BTW - The text is pre-copy edit and likely to go through some changes.
GE Global Research
“In the valley in Niskayuna, New York, where the Mohicans, the Mohawk, and the Huron roamed and schemed with the Dutch, the French, and the English, a new tribe has emerged at GE Global Research. There are no scalps to show off these days, but there are plenty of patents, Nobel Prizes, and other recognitions. The 1,700 technologists, a majority of them PhDs in a variety of science and engineering disciplines, are at the crossroads of a New World. It is a world of grand challenges laid out by the National Academy of Engineering and the United Nations Millennium Development Goals. These are goals that call for new medicine, new energy, and new algorithms.“
“The Global Research ethos is: “Innovation occurs at the intersection of disciplines.” So, put chemists, mathematicians, engineers of all stripes, and biologists in close proximity and who knows where the conversations will lead. It is a great setting for what the Kate Beckinsale character in the movie Serendipity calls “fortunate accidents.”
“One of the competencies GE has honed is what Sedziol calls “traversing the Valley of Death.” It happens all the time where R&D hands off a product but a business cannot find a market for it or cannot get to manufacturing scale. According to Sedziol, deciding when to continue funding and when to pull the plug is an art form.”
“Art form is not good enough, though, so at the Pilot Development Center at the edge of GE Global Research campus, Paul Myers and Jonathan Janssen, both mechanical engineers, talk about the GE Manufacturing Readiness Levels methodology. It is an adaptation of the Technology Readiness Level maturity model the U.S. Department of Defense has been propagating. Says Myers: “Stages 1 to 2 deal with concept development, stages 8 to 9 with scaling of production. Stages 3 through 7 relate to prototypes and proof-of-concepts—where many new products typically fail. For each stage, we have maturity measures for components, packaging, etc., that make up the solution.”
Corporate IT
“In sector after sector, we find that technology vendors lack deep domain knowledge when it comes to vertical technology solutions. That has opened the door for GE Healthcare, GE Transportation and other units to become technology leaders in their markets. We are a multi-billion dollar software and technology company in our own right.”
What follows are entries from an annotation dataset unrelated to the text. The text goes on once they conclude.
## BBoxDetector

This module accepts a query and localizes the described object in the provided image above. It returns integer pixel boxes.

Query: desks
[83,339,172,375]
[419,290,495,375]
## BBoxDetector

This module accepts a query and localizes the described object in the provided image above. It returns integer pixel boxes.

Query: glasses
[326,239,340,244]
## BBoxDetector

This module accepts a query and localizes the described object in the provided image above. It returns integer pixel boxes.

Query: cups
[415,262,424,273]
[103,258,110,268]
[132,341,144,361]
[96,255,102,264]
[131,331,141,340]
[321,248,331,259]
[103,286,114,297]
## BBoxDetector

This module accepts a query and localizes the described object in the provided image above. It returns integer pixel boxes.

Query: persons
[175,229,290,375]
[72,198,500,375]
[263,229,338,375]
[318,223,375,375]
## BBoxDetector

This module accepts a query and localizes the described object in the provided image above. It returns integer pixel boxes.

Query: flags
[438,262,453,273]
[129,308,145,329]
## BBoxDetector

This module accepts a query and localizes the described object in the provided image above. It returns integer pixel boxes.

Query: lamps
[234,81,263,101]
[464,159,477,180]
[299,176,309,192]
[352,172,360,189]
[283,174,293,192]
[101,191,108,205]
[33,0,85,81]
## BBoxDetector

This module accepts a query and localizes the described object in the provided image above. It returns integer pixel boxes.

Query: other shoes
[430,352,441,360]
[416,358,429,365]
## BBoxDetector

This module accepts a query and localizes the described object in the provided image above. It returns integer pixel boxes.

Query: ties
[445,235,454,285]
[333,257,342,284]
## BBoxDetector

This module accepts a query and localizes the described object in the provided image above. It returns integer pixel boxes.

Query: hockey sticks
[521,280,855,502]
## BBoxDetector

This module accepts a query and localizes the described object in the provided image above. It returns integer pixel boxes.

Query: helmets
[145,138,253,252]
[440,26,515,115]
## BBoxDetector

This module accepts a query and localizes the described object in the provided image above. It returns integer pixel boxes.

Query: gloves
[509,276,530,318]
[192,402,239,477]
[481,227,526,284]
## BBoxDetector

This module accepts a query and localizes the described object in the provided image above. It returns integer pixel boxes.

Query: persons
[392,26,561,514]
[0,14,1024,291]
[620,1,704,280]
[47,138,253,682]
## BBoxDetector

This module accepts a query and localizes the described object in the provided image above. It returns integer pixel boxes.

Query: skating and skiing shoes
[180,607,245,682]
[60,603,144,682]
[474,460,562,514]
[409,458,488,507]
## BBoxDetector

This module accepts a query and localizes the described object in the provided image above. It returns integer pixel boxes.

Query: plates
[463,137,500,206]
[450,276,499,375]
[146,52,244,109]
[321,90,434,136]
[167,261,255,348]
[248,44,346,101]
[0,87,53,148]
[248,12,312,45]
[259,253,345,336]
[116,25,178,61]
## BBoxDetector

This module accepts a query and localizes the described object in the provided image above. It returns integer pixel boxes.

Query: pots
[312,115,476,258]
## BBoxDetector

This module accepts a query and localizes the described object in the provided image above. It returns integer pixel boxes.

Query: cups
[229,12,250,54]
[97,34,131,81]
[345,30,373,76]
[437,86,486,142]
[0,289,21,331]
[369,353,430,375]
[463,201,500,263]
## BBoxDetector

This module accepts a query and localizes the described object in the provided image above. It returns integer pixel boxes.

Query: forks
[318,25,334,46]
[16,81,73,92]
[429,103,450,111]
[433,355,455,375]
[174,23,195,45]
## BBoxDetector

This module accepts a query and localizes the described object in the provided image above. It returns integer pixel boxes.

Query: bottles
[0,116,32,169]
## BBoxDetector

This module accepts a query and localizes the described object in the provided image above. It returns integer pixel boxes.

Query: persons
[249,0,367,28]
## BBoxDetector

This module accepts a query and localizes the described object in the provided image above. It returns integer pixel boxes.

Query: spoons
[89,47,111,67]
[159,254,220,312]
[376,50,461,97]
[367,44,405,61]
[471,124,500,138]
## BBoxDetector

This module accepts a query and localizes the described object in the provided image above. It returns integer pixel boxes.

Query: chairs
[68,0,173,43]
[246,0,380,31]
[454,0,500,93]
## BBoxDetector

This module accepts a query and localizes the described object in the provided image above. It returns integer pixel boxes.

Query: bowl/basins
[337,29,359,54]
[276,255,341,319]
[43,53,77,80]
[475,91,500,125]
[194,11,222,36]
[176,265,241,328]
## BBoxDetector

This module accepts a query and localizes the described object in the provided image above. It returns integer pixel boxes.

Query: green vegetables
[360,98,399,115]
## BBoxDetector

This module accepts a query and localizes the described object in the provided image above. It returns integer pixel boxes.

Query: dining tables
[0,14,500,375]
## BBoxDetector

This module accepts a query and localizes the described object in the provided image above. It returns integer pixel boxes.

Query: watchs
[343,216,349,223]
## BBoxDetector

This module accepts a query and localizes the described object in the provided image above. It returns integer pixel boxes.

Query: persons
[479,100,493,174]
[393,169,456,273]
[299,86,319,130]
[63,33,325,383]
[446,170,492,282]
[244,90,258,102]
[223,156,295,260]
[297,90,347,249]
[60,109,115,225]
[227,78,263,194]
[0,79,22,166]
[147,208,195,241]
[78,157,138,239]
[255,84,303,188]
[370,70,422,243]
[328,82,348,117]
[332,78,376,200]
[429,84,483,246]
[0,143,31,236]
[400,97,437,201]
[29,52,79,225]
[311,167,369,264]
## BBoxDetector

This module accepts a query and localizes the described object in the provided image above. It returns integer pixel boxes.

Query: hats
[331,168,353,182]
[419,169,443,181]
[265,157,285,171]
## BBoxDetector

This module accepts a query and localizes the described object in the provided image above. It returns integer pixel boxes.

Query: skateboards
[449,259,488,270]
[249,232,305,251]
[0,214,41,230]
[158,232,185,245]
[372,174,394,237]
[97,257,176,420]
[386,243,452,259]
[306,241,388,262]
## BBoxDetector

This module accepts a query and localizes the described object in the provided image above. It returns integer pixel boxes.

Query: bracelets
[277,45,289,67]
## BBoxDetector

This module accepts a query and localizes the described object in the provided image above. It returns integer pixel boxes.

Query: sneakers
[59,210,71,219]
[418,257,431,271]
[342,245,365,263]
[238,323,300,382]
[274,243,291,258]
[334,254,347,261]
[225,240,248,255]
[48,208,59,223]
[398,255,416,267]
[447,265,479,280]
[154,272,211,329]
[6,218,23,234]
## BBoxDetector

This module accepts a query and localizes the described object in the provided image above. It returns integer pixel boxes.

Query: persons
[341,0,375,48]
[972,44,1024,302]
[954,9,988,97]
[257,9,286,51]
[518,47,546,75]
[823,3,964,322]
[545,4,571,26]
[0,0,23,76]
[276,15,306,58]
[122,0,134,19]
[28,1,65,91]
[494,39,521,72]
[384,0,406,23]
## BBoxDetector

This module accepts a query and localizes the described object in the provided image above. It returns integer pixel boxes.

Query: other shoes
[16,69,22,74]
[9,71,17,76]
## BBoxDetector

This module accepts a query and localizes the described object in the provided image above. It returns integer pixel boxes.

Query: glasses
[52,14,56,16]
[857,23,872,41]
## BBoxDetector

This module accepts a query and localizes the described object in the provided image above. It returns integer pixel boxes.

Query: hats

“When we say aligning IT with business, it also means making these units smarter about what we have learned over the years in IT procurement and contracting. Part of my role is to coach these business units on the unique nuances of technology sales compensation, revenue recognition, IP issues and other technology industry opportunities and challenges. “
R&D at a business unit
“Last July, the GE Consumer & Industrial business unit announced plans to make the “net-zero” (as in annual energy bills) home a reality by 2015. The concept blends appliances it already offers with cleantech products it plans to introduce. The newer products include “small” wind products. GE has an investment in Southwest Windpower, which makes 3-kilowatt-rated Skystream turbines, ideal for homes. Other new products include the software that will be the “brains” of home energy management, hybrid home heaters, LED lighting, and next-generation batteries. As we saw earlier in the chapter, the Global Research Center has initiatives around many of those technologies in such products. “
Business Unit IT
“It’s been said that constraints drive innovation. . . . This project certainly forced the team to innovate. From the selection of boutique system integrators to the decision to adopt agile for a packaged application to the implementation of the “garden wall,” the team was continually pushing the envelope and redefining its own comfort zone. Just like the GEHC product teams who are constantly pushing the envelope of new medical technologies, IT can also innovate and change how solutions are delivered.”
Vinnie,
Great to see GE Global Research and GE Healthcare will be highlighted in your book. I'm looking forward to reading more and learning if the IT you referenced above was our Healthcare IT Solutions business (electronic medical records, etc) or the Global IT Function (ERP systems and such).